→ **Work to be completed**
Pull out the lines that run from the one containing "How far apart" through the last line, inclusive, and reproduce them word for word.

────

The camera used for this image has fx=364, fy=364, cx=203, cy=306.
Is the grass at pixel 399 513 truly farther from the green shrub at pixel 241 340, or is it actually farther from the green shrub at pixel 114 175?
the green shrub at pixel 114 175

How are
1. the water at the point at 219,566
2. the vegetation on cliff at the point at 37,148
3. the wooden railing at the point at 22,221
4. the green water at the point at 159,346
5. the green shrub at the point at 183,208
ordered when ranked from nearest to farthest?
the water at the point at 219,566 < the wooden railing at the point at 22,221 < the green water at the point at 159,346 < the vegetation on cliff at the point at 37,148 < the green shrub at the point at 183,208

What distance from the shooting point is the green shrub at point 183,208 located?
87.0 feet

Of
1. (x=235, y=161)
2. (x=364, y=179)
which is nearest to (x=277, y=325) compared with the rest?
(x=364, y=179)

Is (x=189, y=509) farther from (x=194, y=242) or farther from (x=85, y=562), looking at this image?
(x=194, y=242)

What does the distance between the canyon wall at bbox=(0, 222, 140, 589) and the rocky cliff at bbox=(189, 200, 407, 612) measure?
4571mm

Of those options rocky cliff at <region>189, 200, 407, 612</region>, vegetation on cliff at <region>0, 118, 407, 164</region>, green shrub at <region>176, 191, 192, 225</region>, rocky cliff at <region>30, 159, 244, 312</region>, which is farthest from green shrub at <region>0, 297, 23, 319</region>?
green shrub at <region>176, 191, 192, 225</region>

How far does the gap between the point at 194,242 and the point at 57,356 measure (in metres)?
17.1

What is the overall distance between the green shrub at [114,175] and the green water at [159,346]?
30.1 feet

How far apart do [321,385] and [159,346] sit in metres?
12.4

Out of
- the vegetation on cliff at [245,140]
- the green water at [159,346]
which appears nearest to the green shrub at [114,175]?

────

→ **Reply**
How far apart do [321,385] and [159,346] sit in metres?
12.4

Out of
- the vegetation on cliff at [245,140]
- the green water at [159,346]
which appears nearest to the green shrub at [114,175]?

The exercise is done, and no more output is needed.